Mother Teresa? Nope. Billy Graham? Nope. Martin Luther King, Jr.? Guess again. Albert Schweitzer, Dietrich Bonhoeffer, any and all popes, any and all U.S. presidents…Nah, throw ‘em out.
The most famous Christian of the 20th century was Adolf Hitler.
Sure, we call Hitler infamous today. But before he started gobbling up European countries like they were little bratwurst sausages, Hitler was famous as a world leader with high moral values and a distinctly Christian vision.
And the rest of the article is worth reading too.
But if one is going to argue along those lines, then perhaps an even stronger case could be argued for Iosif Vissarionovich Djugashvili, better known by his alias “Stalin”. Unlike Hitler, he attended a theological seminary (an Orthodox one in his homeland of Georgia), so he probably had a better knowledge of the basics of the Christian faith than Hitler. One could also note that, unlike Hitler, he was a Caucasian.

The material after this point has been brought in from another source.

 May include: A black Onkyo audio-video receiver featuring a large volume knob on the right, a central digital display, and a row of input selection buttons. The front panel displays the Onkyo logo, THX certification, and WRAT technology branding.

In addition to being the most famous Christian of the 20th century, Stalin would probably qualify as being the most famous atheist of the 20th century too.
But, as the article begins, that is a trivia question.
To get to a mire important question, Stalin and Hitler probably tie for the title of the most infamous dictator of the 20th century, and that has little to do with either Christianity or atheism.
The main purpose of Robert Flynn’s article is to warn Christians in the present not to be seduced into admiring fascist political policies, and to point out that in the past some were seduced into admiring Hitler’s supposed “Christian” virtues. The fact that Hitler and Stalin were brought up in the Christian faith is trivial, because Christianity had little influence on their policies or their goals or the manner in which they ruled.
Yes, before their atrocities became widely known, some did admire their policies, and say that they were moral and Christian. And even after their atrocities became known, some said that even if we could not approve of their methods, we should at least admire their aims. Such, for example, was Hewlett Johnson, the “Red” Dean of Canterbury, whose The socialist sixth of the world was written between the Nazi-Soviet Pact and the beginning of the Second World War, and was reprinted numerous times before and after the German invasion of the Soviet Union. That was after Stalin had ordered the imprisonment and murder of several hundred thousand Christian clergy and monastics.